Ободрённый поцелуями Прасковеи, я с гордостью похвалился:

— Он сказал мне, что я — смелый, и хорошо, что правду говорю. Мы с Гаврюшкой сначала подрались, а потом сдружились, с ним вместе и на лодке поплыли.

Мать разгладила кошму на нарах и с жалобной лаской пригласила Прасковею сесть, но Прасковея отмахнулась от неё, а потом схватила её за руку.

— Нет, ты гляди, как он храбро за нас дерётся. Ведь кого — плотового не побоялся!

— Это мы вместе с Гаврюшкой ему всё высказали, — поправил я её. — С Гаврюшкой мы здорово сдружились. А Матвей Егорыч сказал, что бьёт тех, которые молчат, как рыбы. Он очень хороший. А тётя Мотя сказала Гаврюшке, что отец-то его был весёлый и за всех заступался. А теперь запоем пьёт.

— Ну, всю подноготную узнал! — опять засмеялась Прасковея. Руку матери она не выпускала, а мать, счастливая, нежно сжала её крупную кисть другой рукой. — А ты, Настя, чего дрожишь? Чудная ты какая! Словно у тебя по волоску выщипывают, а тебе кричать хочется, да боишься. А ты расправь крылышки-то: ведь тебе взлететь охота. Распахнись вовсю. За меня держись. Мне терять нечего, а себя я дорого ценю. Одно у нас плохо: все в разные стороны глядят и в свою шкуру прячутся.

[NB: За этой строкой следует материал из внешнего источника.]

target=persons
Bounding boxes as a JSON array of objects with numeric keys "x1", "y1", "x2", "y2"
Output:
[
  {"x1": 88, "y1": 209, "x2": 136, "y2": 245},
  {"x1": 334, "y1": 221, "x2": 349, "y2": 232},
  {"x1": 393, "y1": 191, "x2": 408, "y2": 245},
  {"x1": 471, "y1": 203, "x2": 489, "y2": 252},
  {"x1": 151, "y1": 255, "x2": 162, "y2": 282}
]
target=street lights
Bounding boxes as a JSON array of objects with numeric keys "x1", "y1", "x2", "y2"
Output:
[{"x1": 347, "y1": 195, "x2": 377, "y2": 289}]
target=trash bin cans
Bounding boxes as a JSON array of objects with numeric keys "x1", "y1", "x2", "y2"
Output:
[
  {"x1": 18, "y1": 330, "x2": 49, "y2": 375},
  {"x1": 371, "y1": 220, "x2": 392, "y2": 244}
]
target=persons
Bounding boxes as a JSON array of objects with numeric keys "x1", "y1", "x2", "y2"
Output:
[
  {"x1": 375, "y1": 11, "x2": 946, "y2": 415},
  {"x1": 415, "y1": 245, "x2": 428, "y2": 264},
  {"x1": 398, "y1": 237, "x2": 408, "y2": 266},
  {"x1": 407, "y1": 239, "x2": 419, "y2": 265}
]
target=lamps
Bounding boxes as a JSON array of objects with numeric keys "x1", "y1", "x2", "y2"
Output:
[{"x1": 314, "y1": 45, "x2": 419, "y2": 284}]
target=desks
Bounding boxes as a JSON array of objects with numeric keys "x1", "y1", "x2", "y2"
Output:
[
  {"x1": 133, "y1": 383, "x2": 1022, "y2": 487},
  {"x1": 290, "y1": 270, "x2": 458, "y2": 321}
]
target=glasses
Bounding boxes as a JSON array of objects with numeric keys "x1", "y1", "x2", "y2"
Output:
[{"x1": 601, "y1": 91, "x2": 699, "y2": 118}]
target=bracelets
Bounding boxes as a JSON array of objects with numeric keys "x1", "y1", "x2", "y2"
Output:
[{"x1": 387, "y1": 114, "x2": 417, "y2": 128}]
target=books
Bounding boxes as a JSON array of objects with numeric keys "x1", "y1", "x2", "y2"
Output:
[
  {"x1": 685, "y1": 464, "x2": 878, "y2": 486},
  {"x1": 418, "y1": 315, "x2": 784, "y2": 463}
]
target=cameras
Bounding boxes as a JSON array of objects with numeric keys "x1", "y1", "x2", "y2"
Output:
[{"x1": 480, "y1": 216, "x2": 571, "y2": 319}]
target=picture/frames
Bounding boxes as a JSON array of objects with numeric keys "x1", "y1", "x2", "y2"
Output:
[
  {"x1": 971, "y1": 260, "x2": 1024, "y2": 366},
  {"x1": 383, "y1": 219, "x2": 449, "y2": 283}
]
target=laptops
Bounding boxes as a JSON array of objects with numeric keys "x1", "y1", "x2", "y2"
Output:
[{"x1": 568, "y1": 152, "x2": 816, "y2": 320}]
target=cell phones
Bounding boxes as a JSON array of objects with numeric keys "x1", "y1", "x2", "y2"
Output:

Мать, подозрительно поглядывая на резалок, которые копошились на своих нарах, переговариваясь, наклонилась к Прасковее и торопливо проговорила:

— В чужой-то семье сколько я горя перемыкала, Прасковея милая. Девчушкой ещё меня просватали. И с первого же дня оглушили. Свёкор-то — строгий, самодурный: ни пикни, ни повернись, работищей замучили, а муж кулаками ласкал. И всем угоди, всем услужи. А ведь я — весёлая, радошная: и солнышко люблю, и к людям привязчива, и попеть, и поплясать охоча. И душу бы людям отдала…

— Вижу, — сердито оборвала её Прасковея. — Только эта твоя душа, как ёж, в узелок свернулась. Привыкла страхом дышать.

— А как же быть-то? — с робкой надеждой спросила мать.